Last night’s gig in the Anton Bruckner Centrum in Ansfelden, Austria was our last gig in the first leg of the autumn tour. It was lovely to return to this venue where I played on my first tour with CARA – and the welcome, the backstage food, the Gruner Veltliner and the venue’s colour scheme were all as lovely as I remembered!
So far this tour, two particular piano highlights for me have been playing on the Yamaha grand in the stunning venue in Goggingen, and a Bosendorfer grand in Puchheim that was truly delightful to play. Though there are benefits in playing an instrument that you don’t have to carry around, or tune yourself, there are also challenges: you need to get to know the workings and responses of a new instrument every day, with their own personalities and quirks, as well as their own sound. Worst case scenarios? A piano that, it turns out, hasn’t been tuned, or an electric piano with an energy saving switch – this has already caught me unawares on several previous tours! So far this tour I’ve made it through relatively unscathed, though I did set off a metronome on one electric piano, and it took me quite a while to realise where the high beeping sound was coming from…

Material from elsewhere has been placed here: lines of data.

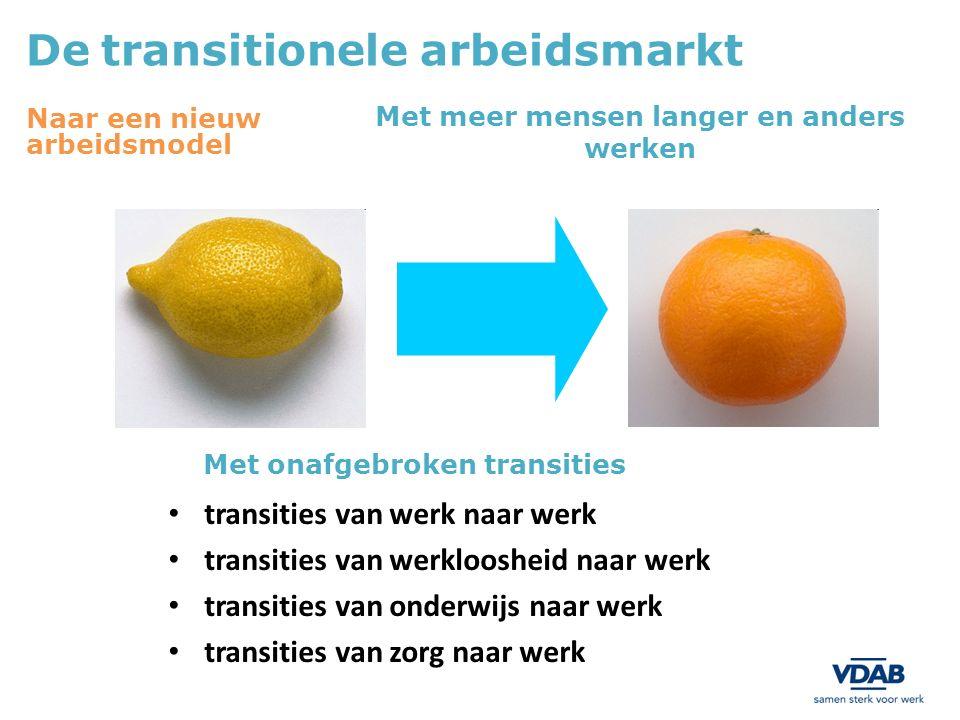 De transitionele arbeidsmarkt Naar een nieuw arbeidsmodel transities van werk naar werk transities van werkloosheid naar werk transities van onderwijs naar werk transities van zorg naar werk Met meer mensen langer en anders werken Met onafgebroken transities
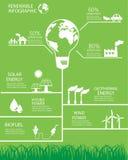 Ecologia rinnovabile Immagini Stock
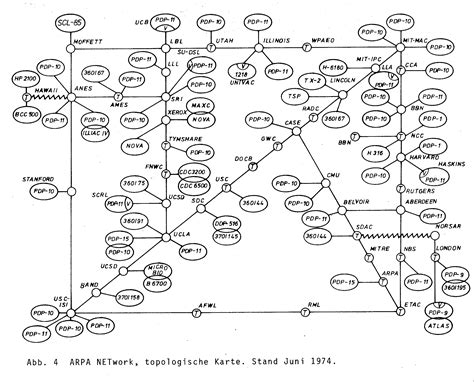 An Atlas of Cyberspaces  Historical Maps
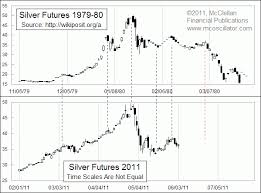 Jun 6 2011 Silver Is Tracing Out 1980 Post Bubble Pattern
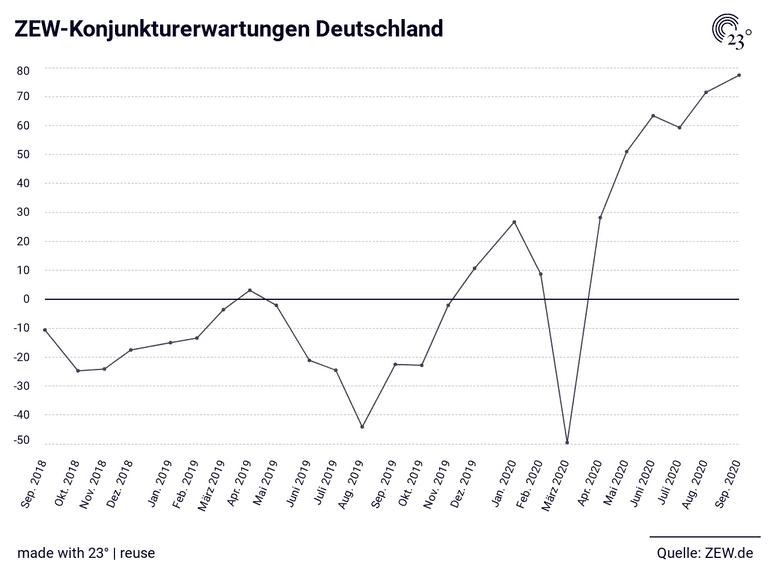 ZEW-Konjunkturerwartungen Deutschland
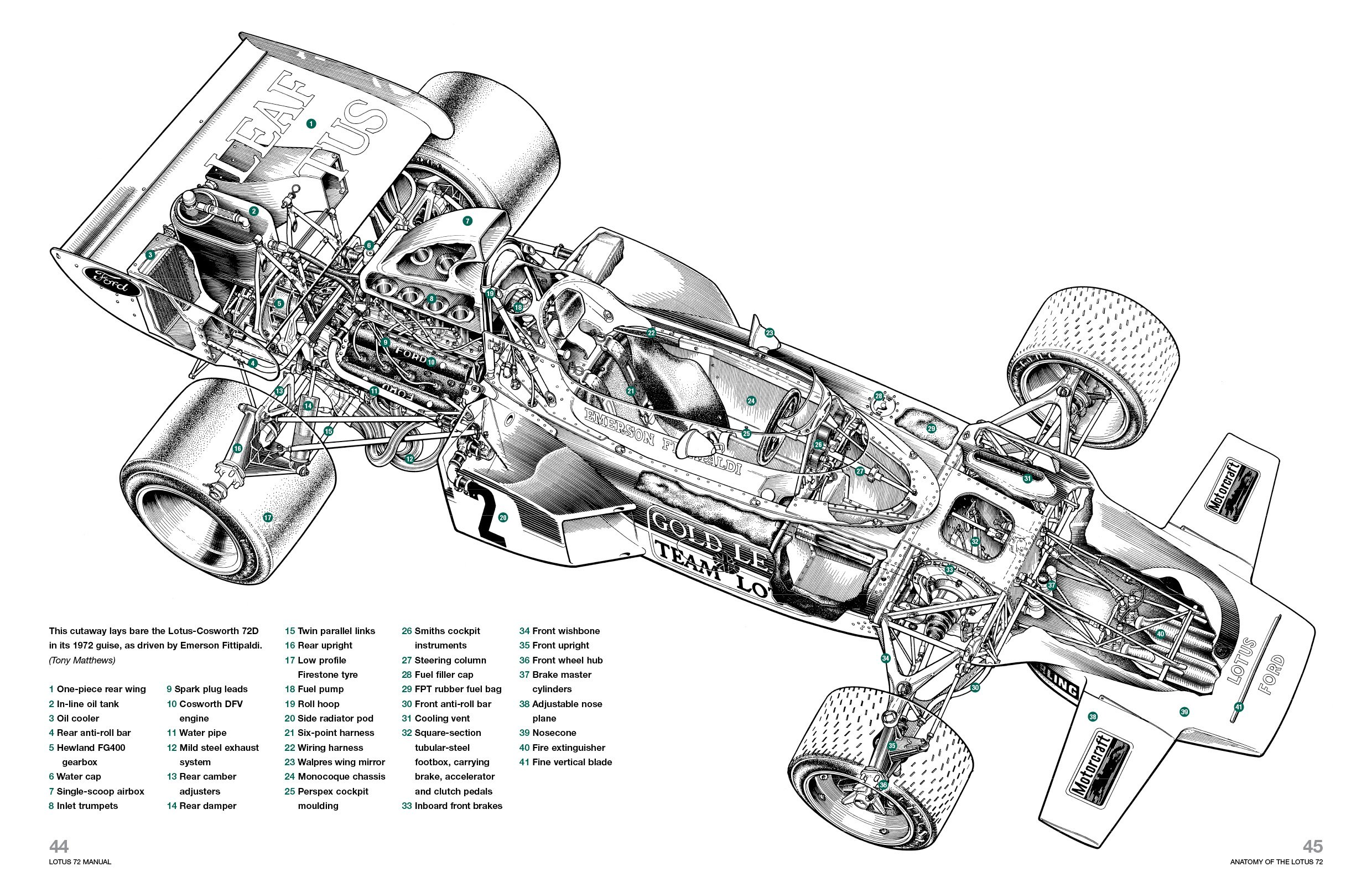 Lotus 72 Manual An Insight Into Owning Racing And Maintaining Piping Layout Engineer Interview Engine Schematic Lotuss Legendary Formula 1 Car Haynes Owners Workshop Manuals Ian Wagstaff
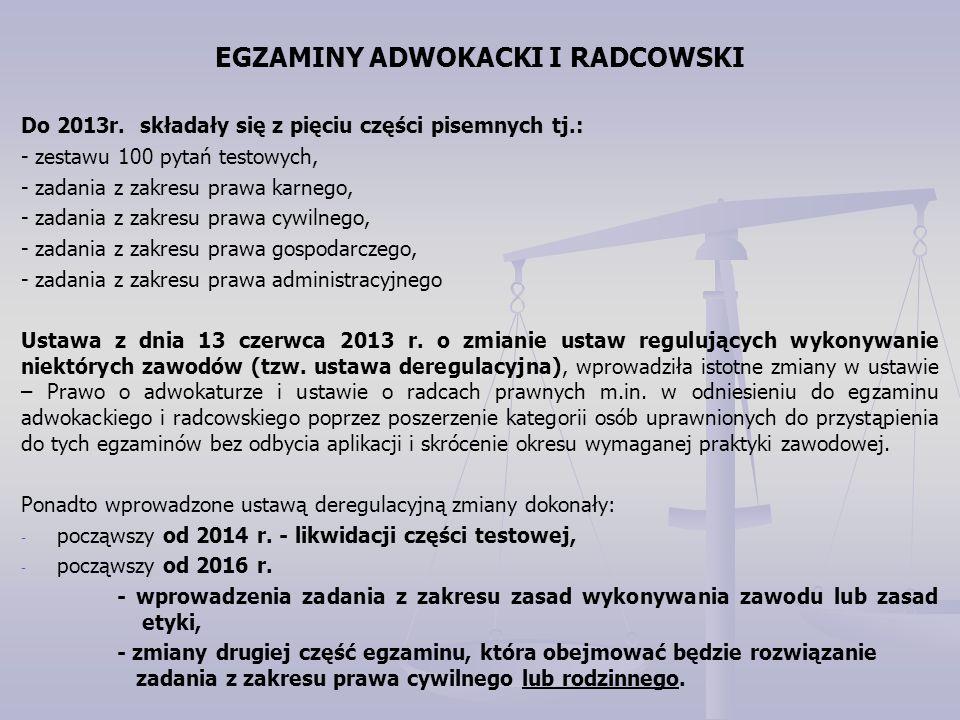 EGZAMIN RADCOWSKI w 2014 R. – ZADANIE Z ZAKRESU PRAWA CYWILNEGO ZDAWALNOŚĆ W PROCENTACH – cz. I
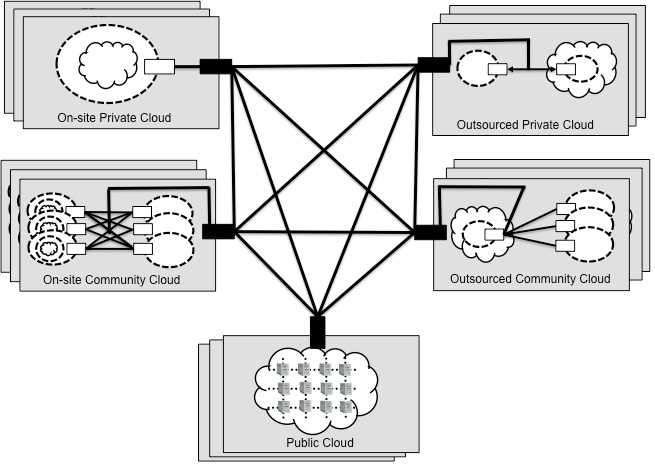 Fundamentals of Cloud Computing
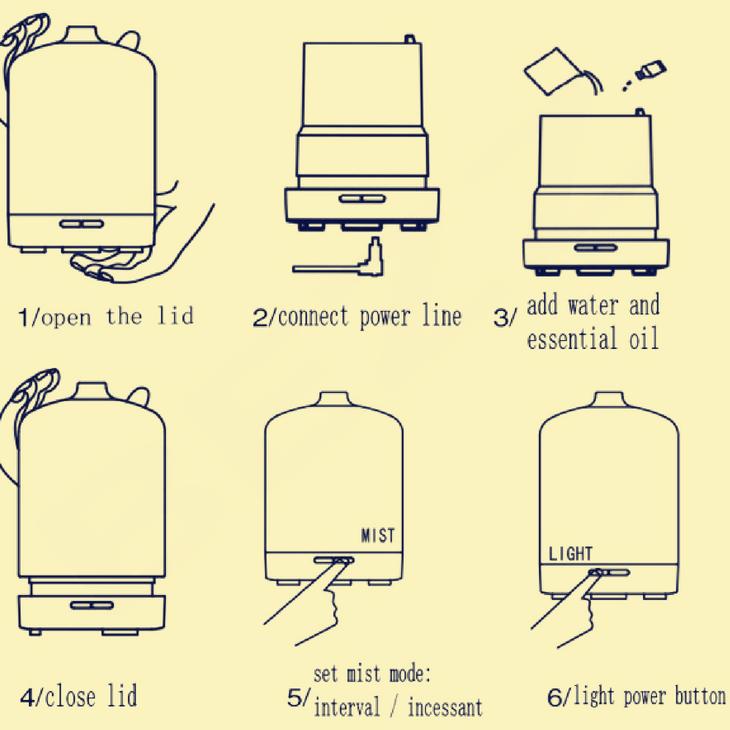 Cách sử dụng máy khuếch tán KE2048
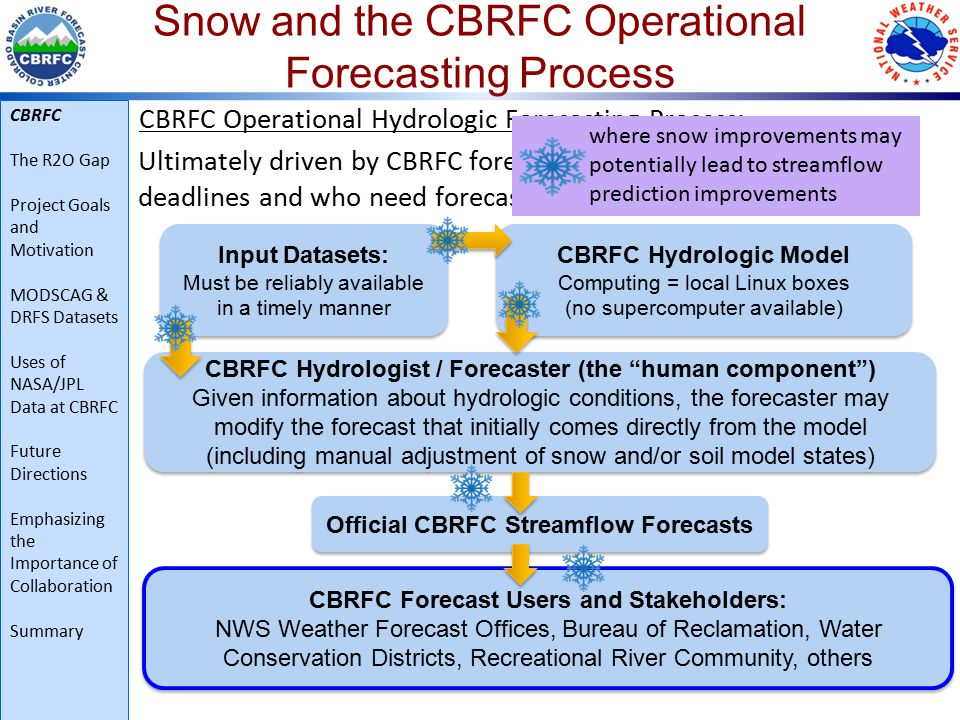 Snow and the CBRFC Operational Forecasting Process CBRFC Operational Hydrologic Forecasting Process: Ultimately driven by CBRFC forecast users, who have decision deadlines and who need forecasts consistently and reliably 9 CBRFC Hydrologist / Forecaster (the human component ) Given information about hydrologic conditions, the forecaster may modify the forecast that initially comes directly from the model (including manual adjustment of snow and/or soil model states) CBRFC Hydrologist / Forecaster (the human component ) Given information about hydrologic conditions, the forecaster may modify the forecast that initially comes directly from the model (including manual adjustment of snow and/or soil model states) Official CBRFC Streamflow Forecasts CBRFC Forecast Users and Stakeholders: NWS Weather Forecast Offices, Bureau of Reclamation, Water Conservation Districts, Recreational River Community, others CBRFC Forecast Users and Stakeholders: NWS Weather Forecast Offices, Bureau of Reclamation, Water Conservation Districts, Recreational River Community, others Input Datasets: Must be reliably available in a timely manner Input Datasets: Must be reliably available in a timely manner CBRFC Hydrologic Model Computing = local Linux boxes (no supercomputer available) CBRFC Hydrologic Model Computing = local Linux boxes (no supercomputer available) where snow improvements may potentially lead to streamflow prediction improvements CBRFC The R2O Gap Project Goals and Motivation MODSCAG & DRFS Datasets Uses of NASA/JPL Data at CBRFC Future Directions Emphasizing the Importance of Collaboration Summary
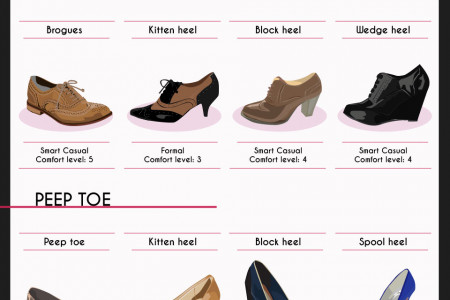 The Amazing Style Guide to Women's Shoes Infographic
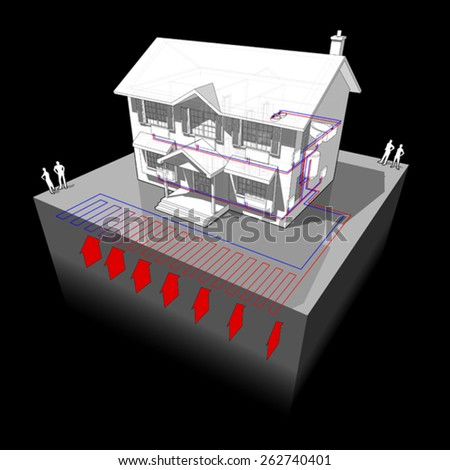 diagram of a classic colonial house with planar ground-source heat pump aka ground coupled heat pump as source of energy for heating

The dangers of binary thinking have been occupying my mind these past couple of days. It all started with a sauna ceremony (aufguss, I think, in German?) in Erding Spa which was for men only – a beer ceremony. Running concurrently was a yogurt face mask ceremony for women. I was frustrated to be denied access to the beer, and vaguely angry that this distinction had been made! It also reminded me of another frustration, last month, when, on a teaching trip with fellow Scots singer Fiona Hunter, our suitcases were lost en route. In Frankfurt’s airport pharmacy, we bought emergency toiletries – Fiona’s purchase went smoothly, but not mine. The pharmacist insisted that I had the wrong toiletries (because I prefer a turquoise to a pink razor, and don’t like the sweet, flowery smelling deodorant that is traditionally marketed to women). I tried to explain in a broken combination of English and German: aren’t smells and colours for everyone?
Imagine that you’re in nursery and you’re told (perhaps by another child, or perhaps by a staff member) that you shouldn’t play with the dolls because you’re a boy, and learn, at the age of three or four, that for a boy, feminine interests and imagination are somehow shameful. Or that you live in a country where because you’re female, you’re not entitled to go to school, learn to read, or get a job. It’s dangerous stuff.
Before the birth of my niece, Orla, when I just knew that she was a human being, but not whether she would be male or female, I wrote a song, The Whole Rainbow, to try to express my hopes for his/her future, whatever his/her gender. It seems appropriate to share it now: https://soundcloud.com/kim-edgar/the-whole-rainbow
Enough ranting for one day…see you back on the road soon!